COMPITO ASSEGNATO:
Prosegua il brano sulle precisazioni del portavoce di Amnesty Italia circa il CPR Corelli, riprendendo subito dopo l'ultima frase riportata.

BRANO ESTRATTO:
========

Dopo un’attenta riflessione ho deciso di raccogliere l’esortazione del Portavoce di Amnesty Italia

Riccardo Noury, portavoce di Amnesty International Italia, ha pubblicato delle precisazioni riguardo ad un articolo di Pressenza a mia firma, che rilanciava la denuncia del gruppo milanese “Mai più lager – NO ai CPR” riguardo al fatto che una persona che opera in Amnesty Lombardia abbia ruoli direttivi all’interno del centro di permanenza per il rimpatrio (CPR) Corelli di Milano e alla sistematica negazione di Amnesty Lombardia alla promozione o partecipazione a iniziative inerenti ai CPR.

========

MATERIALE DI PARTENZA:

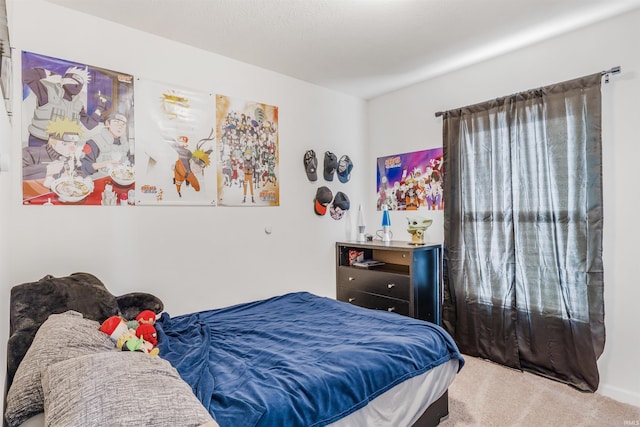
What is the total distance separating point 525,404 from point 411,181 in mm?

========

ESITO DEL COMPITO:
Gli argomenti che riguardano diritti e dignità della persona sono aspetto fondante della mia attività e dell’attività di Pressenza, di cui – non a caso – faccio parte, ecco perché ho deciso di dibattere pubblicamente sulla questione, non per polemica, non per esercizio del “fuoco amico”, ma semplicemente per stimolare una riflessione che è impossibile non ritenere doverosa.

Dal sito di Amnesty international Italia:
“Siamo un Movimento globale di persone che hanno a cuore i diritti umani e che lavorano insieme per promuoverli e difenderli ovunque nel mondo. Ci battiamo ogni giorno per le persone, qualsiasi siano i loro nomi e ovunque si trovino, quando libertà, verità, giustizia e dignità sono negate.
Tutte le nostre azioni sono basate su fatti documentati grazie ai nostri ricercatori sul campo, che verificano e segnalano le violazioni dei diritti umani. Attraverso la pressione sulle istituzioni, la mobilitazione della società civile, i progetti di educazione ai diritti umani, le campagne di sensibilizzazione dell’opinione pubblica e di raccolta firme, diamo voce a chi non ha voce.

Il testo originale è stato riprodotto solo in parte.